Il Territorio Libero di Trieste, per esempio. Quando ci sono dispute di frontiera apparentemente insolubili, come l'attuale fra Kiev e Mosca, la via d'uscita più semplice non sempre è spartire i territori contesi fra i due avversari, ma creare ex novo una terza entità.
Nel maggio 1945, alla fine della Seconda guerra mondiale, la Jugoslavia di Tito s'impossessò di Trieste. Di fronte al fatto compiuto, non era scontato per l'Italia riuscire a recuperare il capoluogo giuliano con mezzi pacifici. Anche perché, dei quattro Alleati vincitori, l'Urss appoggiava il dittatore comunista, la Gran Bretagna lo aveva armato contro di noi, e la Francia di De Gaulle voleva vendicare la 'pugnalata' fascista del 1940.
Fu così che, con un guizzo creativo, la città e la costa nord dell'Istria furono inglobate nel Tlt (Territorio libero di Trieste). Il quale durò fino al 1954. Nel frattempo gli animi si erano calmati, anche perché Tito aveva rotto con Stalin. Cosicché non ebbe problemi ad abbandonare ogni rivendicazione sulla città e il Carso triestino, in cambio di Capodistria, Portorose e Pirano: era minacciato più da est che da ovest.

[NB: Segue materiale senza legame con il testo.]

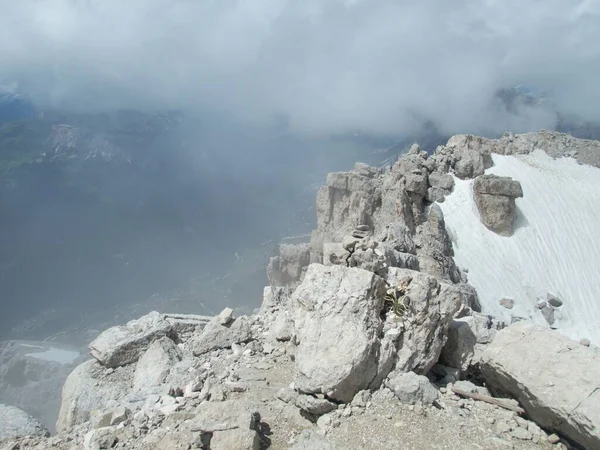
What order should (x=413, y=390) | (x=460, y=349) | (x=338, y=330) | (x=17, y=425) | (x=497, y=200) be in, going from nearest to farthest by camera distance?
(x=413, y=390) < (x=338, y=330) < (x=17, y=425) < (x=460, y=349) < (x=497, y=200)

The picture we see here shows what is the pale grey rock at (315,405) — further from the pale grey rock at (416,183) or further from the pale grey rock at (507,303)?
the pale grey rock at (416,183)

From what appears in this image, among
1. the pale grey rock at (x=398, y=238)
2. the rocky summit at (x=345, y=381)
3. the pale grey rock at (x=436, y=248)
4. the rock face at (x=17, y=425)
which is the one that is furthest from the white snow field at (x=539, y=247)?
the rock face at (x=17, y=425)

Il tempo lenisce gli ardori, i furori e i dolori. Oggi appare inaccettabile sia per gli ucraini che per Putin rinunciare a Crimea e Donbass. Ma un'amministrazione provvisoria, magari con mandato Onu, potrebbe svelenire gli animi. Intendiamoci, le 'città libere' non sono state sempre un successo. Quella di Danzica finì come finì, nel 1939. E anche l'altro lascito della Prima guerra mondiale, Fiume, provocò subito la spedizione di D'Annunzio contro la città autonoma fra Italia e Jugoslavia. Ma gli opposti nazionalismi non vanno fatti incancrenire.
È questo l'errore commesso da Onu e Ue in Kosovo. Mai avrei pensato, quando nel 1999 seguii a Pec le nostre truppe con bandiera Nato, che quasi un quarto di secolo dopo le avrei trovate ancora lì. Le missioni di peacekeeping non possono durare in eterno. E infatti ora la situazione è di nuovo esplosiva: serbi e albanesi si confrontano sul fiume Ibar, che taglia in due la città di Mitrovica. A nord sono maggioranza i primi, che però risultano una minoranza di centomila abitanti rispetto al milione di kosovari albanesi a sud.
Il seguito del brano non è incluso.